Ahmed Marcouch - A Man of Action
August Allebé Square in Slotervaart, Amsterdam: women in long clothes carrying bags full of shopping walk by and disappear into grey blocks of flats. The façades are dotted with satellite dishes. On the balconies, washing flutters in the wind.
Most of Slotervaart's 45,000 inhabitants are immigrants, largely from Morocco. Slotervaart became well-known because several members of the Islamist terror organisation, the "Hofstadgroep", grew up there, as did Mohammed Bouyeri, murderer of the Dutch film director Theo van Gogh.

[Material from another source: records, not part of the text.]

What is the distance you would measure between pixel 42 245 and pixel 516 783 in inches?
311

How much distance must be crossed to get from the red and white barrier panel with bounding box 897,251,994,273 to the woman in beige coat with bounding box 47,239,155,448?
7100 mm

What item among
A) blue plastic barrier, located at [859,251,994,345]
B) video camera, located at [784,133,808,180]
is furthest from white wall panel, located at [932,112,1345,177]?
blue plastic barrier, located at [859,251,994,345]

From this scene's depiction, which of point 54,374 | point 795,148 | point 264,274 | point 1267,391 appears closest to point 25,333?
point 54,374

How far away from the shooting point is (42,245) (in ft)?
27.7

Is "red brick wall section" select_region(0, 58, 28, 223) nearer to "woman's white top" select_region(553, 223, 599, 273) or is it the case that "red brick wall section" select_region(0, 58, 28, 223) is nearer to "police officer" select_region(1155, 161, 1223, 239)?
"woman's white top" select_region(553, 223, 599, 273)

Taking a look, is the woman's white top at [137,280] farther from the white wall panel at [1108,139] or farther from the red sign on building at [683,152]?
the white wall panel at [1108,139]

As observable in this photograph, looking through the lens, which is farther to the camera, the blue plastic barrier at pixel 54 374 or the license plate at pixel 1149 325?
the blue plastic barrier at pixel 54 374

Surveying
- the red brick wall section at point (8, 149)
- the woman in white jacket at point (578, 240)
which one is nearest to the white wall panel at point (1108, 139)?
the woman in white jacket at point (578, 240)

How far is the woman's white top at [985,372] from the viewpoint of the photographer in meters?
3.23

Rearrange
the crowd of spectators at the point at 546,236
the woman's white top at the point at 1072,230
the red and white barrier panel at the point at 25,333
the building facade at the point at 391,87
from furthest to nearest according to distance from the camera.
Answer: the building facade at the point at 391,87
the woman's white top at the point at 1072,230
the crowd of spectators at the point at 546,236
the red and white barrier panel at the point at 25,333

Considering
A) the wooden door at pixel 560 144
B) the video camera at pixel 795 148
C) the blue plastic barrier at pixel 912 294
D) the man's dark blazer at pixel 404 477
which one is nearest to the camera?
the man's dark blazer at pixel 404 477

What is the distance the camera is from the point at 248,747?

At the last local elections in March 2006, Ahmed Marcouch was elected mayor of Slotervaart. Since then, the forty-one-year-old Social Democrat has consistently made headline news. He cannot stand the authorities' typically Dutch softly-softly approach – well meaning, but mostly all talk and no trousers. Marcouch is a man of action who resolutely pushes through tough measures, something that does not always win him friends.
"He's trying to do us down."
A noisy group of Moroccan youths stands in front of a Turkish vegetable shop during their school break. They stick together, having little contact with Dutch children their age. "Once Moroccan, always Moroccan!" says one of them. They have nothing good to say about their new mayor.
Ahmed Marcouch is Moroccan from birth. One of his first actions as mayor was to summon the fathers of Moroccan problem children to the town hall to have a serious talk with them, from Muslim to Muslim, as it were. "He's trying to do us down. He's no longer a Moroccan; he's Dutch, and that makes him a traitor!" say the young people.
Marcouch is used to this kind of reaction. The forty-one-year-old is seen as a model immigrant: after jobbing as a nurse, a carpenter, and a factory worker, he trained to be a policeman and patrolled the streets of Amsterdam for ten years.
Rejuvenating Slotervaart
Now he is trying his hand at politics. His goal is to restore quality of life to the Slotervaart district, which is run down and has fallen into disrepute. "Of course there are citizens who see me as a threat," says Marcouch, "both among Dutch residents and among immigrants. They have wished terrible diseases on me and called me a traitor." However, he says, he has also received plenty of compliments. Many Muslims are proud of him; he gives them a feeling of belonging.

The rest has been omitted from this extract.